== EXCERPTED TEXT

Seven miles deep, the ocean is still a noisy place
March 5, 2016 5:13 PM   Subscribe

NOAA reports: "For three weeks, a titanium-encased hydrophone recorded ambient noise from the ocean floor at a depth of more than 36,000 feet, or 7 miles, in the Challenger Deep trough in the Mariana Trench near Micronesia. Researchers from NOAA, Oregon State University, and the U.S. Coast Guard were surprised by how much they heard." The hydrophone recorded the sounds of whales, ships' propellers, typhoons, and an earthquake.

Researchers deployed the hydrophone from the Guam-based U.S. Coast Guard Cutter Sequoia in July 2015. The device recorded sound continuously over 23 days, completely filling the flash drive. However, scientists had to wait until November to retrieve the hydrophone due to ships’ schedules and persistent typhoons. The device remained anchored to the seafloor until scientists returned.

Another OSU co-investigator on the project, Joe Haxel, will lead a planned return to Challenger Deep in early 2017, where the researchers will deploy the hydrophone for a longer period of time and attach a deep-ocean camera.

====

— WORK INSTRUCTIONS —
(1) In the post on ocean noise, swap "deep-ocean camera" for "water sampler" and give the passage again. Begin at the words "Another OSU co-investigator" and stop after "a deep-ocean camera.".
(2) Answer these questions from the post on ocean noise:
(a) For how many days did the hydrophone record sound continuously?
(b) From which vessel did researchers deploy the hydrophone?
(c) Who will lead the planned return to Challenger Deep?
(3) Continue the post about noise in the Challenger Deep from its last sentence.

== THE DATA

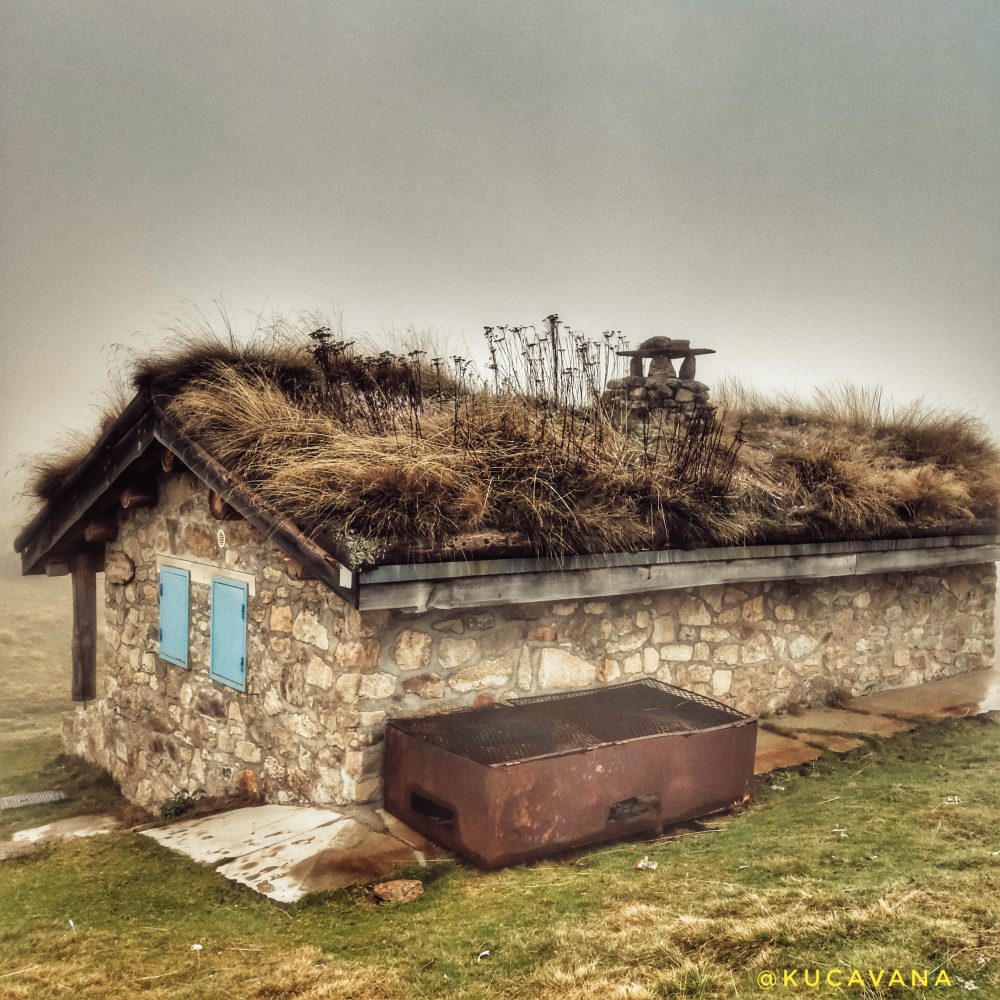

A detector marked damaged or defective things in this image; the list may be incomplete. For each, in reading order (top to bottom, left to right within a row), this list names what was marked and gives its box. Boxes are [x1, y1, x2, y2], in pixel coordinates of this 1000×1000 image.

====

— OUTPUTS FOR THE TASKS —
(1)
Another OSU co-investigator on the project, Joe Haxel, will lead a planned return to Challenger Deep in early 2017, where the researchers will deploy the hydrophone for a longer period of time and attach a water sampler.

(2)
(a) 23 days.
(b) The Guam-based U.S. Coast Guard Cutter Sequoia.
(c) Joe Haxel, an OSU co-investigator on the project.

(3)
Deep-Sea Audio Recordings Reveal A Noisy Mariana Trench, Surprising Scientists

First Audio Recordings From the Bottom of the Mariana Trench are Nightmare Fuel
posted by mandolin conspiracy (20 comments total) 28 users marked this as a favorite
 
The clip of the ship passing overhead is jarring. I remember reading that whales used to be able to communicate over thousands of miles, but that the advent of propeller-driven ships effectively put a stop to that.
posted by teponaztli at 5:26 PM on March 5, 2016 [10 favorites]


First Audio Recordings From the Bottom of the Mariana Trench are Nightmare Fuel

Came for recordings of the Deep Ones; left both disappointed and relieved.
posted by Halloween Jack at 5:52 PM on March 5, 2016 [3 favorites]


I guess the real question would be, does anything down there have ears?
posted by jim in austin at 5:59 PM on March 5, 2016 [1 favorite]


I am actively mad at how loud propeller-driven ships are when heard from the deepest part of the Earth.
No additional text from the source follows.